Hell Drivers (1957)
I love old black and white British films. I was brought up on them; going to the local flea pit every Friday night to watch a programme that included a main feature, a cartoon, a newsreel, some trailers and a supporting feature film. It was this latter, usually a black and white crime film, which was often more enjoyable than the main film. Watching them now fifty or more years later it’s like taking a peek into the past. Location shots of re-developed places.
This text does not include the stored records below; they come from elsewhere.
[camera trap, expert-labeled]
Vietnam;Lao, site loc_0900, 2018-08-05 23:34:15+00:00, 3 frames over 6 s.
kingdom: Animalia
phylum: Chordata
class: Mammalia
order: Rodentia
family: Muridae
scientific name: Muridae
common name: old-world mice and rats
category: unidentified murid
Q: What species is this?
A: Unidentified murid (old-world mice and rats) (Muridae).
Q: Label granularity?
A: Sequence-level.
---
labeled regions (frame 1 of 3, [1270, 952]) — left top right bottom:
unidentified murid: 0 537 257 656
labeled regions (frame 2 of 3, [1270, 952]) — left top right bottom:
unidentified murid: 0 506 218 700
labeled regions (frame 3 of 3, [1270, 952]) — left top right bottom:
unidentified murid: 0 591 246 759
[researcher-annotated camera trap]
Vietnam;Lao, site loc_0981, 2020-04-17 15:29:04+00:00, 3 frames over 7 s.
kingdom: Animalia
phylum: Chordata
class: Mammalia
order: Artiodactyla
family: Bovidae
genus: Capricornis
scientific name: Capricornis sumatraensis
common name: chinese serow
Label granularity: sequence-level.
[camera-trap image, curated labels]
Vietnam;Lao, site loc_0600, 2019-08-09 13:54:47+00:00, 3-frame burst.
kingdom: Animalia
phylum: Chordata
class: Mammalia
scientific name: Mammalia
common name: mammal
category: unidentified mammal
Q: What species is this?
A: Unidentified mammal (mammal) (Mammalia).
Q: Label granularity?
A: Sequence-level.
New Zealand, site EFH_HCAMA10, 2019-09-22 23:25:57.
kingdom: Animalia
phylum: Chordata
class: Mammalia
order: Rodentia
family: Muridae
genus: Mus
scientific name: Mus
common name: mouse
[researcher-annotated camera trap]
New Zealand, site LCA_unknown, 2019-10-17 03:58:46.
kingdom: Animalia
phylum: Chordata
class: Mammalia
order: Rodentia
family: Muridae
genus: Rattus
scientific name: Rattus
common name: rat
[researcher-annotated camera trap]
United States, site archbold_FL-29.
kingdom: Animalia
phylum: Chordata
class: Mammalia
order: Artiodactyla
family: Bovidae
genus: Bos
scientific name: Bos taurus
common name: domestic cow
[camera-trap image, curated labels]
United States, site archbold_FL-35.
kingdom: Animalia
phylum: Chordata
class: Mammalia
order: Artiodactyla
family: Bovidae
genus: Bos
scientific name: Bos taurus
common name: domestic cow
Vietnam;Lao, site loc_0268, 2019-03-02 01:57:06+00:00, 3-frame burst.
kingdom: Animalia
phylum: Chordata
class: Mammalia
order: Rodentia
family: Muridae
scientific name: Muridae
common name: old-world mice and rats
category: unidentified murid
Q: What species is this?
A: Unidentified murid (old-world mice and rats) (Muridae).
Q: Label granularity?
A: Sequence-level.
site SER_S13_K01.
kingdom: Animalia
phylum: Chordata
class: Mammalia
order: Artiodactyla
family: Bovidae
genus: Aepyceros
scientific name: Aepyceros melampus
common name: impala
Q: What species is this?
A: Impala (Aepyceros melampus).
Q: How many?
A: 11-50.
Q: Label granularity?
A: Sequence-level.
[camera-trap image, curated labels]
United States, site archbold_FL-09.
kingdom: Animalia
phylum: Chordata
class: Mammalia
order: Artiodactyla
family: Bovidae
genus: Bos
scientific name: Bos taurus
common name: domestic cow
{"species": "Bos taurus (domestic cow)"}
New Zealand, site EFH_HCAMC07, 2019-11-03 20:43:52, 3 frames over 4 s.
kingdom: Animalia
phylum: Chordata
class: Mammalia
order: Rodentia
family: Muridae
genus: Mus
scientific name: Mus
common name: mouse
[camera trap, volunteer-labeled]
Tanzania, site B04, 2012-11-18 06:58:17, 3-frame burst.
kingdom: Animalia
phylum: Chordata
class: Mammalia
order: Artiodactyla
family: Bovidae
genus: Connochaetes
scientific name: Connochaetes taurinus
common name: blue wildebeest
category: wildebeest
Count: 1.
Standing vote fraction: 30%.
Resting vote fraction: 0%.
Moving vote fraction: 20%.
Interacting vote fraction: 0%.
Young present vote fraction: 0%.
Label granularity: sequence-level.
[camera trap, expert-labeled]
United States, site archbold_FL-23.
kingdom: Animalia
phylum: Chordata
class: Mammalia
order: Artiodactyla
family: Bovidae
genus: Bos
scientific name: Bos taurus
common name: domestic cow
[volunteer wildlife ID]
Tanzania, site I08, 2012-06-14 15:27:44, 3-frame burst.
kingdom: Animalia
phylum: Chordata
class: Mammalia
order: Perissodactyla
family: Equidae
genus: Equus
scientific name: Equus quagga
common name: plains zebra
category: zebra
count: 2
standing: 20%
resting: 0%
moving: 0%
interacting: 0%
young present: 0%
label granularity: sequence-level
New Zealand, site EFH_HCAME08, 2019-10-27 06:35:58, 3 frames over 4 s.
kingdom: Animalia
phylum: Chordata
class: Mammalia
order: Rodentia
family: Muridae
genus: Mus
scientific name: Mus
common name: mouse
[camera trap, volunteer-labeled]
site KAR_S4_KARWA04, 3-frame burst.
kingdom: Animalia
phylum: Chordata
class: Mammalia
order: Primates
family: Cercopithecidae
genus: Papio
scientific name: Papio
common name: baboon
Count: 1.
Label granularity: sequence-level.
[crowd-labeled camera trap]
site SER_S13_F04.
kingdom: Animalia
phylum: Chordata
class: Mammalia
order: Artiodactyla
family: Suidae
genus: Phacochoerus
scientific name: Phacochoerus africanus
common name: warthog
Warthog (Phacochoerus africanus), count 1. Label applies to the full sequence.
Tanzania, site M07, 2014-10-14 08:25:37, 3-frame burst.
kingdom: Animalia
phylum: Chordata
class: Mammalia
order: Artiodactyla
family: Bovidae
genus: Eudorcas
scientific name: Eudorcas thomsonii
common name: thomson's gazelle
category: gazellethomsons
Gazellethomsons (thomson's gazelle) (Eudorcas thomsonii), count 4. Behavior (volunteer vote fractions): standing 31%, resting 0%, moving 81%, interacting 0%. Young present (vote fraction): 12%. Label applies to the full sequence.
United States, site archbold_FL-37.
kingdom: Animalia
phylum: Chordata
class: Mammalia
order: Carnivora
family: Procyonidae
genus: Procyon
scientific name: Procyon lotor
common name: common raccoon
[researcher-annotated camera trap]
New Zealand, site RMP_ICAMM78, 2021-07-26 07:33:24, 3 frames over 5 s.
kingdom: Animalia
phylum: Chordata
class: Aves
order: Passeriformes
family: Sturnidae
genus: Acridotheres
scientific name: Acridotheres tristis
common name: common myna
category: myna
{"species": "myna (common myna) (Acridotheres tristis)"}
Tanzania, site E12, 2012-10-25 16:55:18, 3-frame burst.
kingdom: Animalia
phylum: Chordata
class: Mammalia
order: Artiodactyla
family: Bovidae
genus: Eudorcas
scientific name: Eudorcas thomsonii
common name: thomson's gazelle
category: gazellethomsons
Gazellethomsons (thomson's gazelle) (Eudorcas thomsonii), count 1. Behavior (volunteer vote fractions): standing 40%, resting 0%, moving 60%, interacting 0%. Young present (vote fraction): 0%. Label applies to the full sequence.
Studio sets of small working-class homes that remind me of my childhood.
Anyway, enough of the misty-eyed nostalgia. ‘Hell Drivers’ stars Stanley Baker as an ex-prisoner trying to go straight by getting a job as a driver for a gravel haulage firm and comes up against Patrick McGoohan as the mad bad Irishman who will do anything to keep his record number of ‘runs’ a day intact. There are fights, love interest, crashes, pathos and lorries; what more could you want?
Lorries! Connery, James, McGoohan and Baker
The cast of this film is like a who’s who of 1950’s/60’s British actors - Herbert Lom (‘Human Jungle’ TV series and Pink Panther films), Peggy Cummins (‘Curse of the Demon’), William Hartnell (‘Brighton Rock’, ‘Dr Who’, ‘The Army Game’ TV series), Sid James (Carry On films, ‘The Lavender Hill Mob’, ‘Bless this House’ TV series), Jill Ireland (‘Robbery Under Arms’, ‘Death Wish II’, married to Charles Bronson), Alfie Bass (‘The Army Game’ TV series, ‘A Tale of Two Cities’, ‘The Bespoke Overcoat’), Gordon Jackson (‘The Ipcress File’, ‘The Professionals’ TV series, ‘The Great Escape’), David McCallum (‘A Night to Remember’, ‘The Great Escape’, ‘The Man From Uncle’ TV series, ‘NCIS’ TV series) and some bloke called Sean Connery.
My only bug-bear with ‘Hell Drivers’ is the use of speeded-up shots of the lorries. The top speed of a fully laden 5 tonner would probably have been about 40mph which wouldn’t have looked all that exciting even on the bends, so they under-cranked the camera and, hey presto, Baker and McGoohan are barrelling along at 80 or more. It’s just that they appear to have the road holding of an F1 racing car on the corners.
If you are into old films, especially 1930,s, 40’s, 50’s, 60’s and 70’s British fare then you could do worse than take a look at TalkingPicturesTV (Freeview channel 81, Sky 343, Freesat 306 or Youview 81). It’s both a goldmine and a cesspit of old films. You might catch a gem (‘Hell Drivers’) or a film that you are only watching to catch a glimpse of the Graham Bond Organisation but even that can’t keep you from switching off (the unbelievably dire ‘Gonks Go Beat’).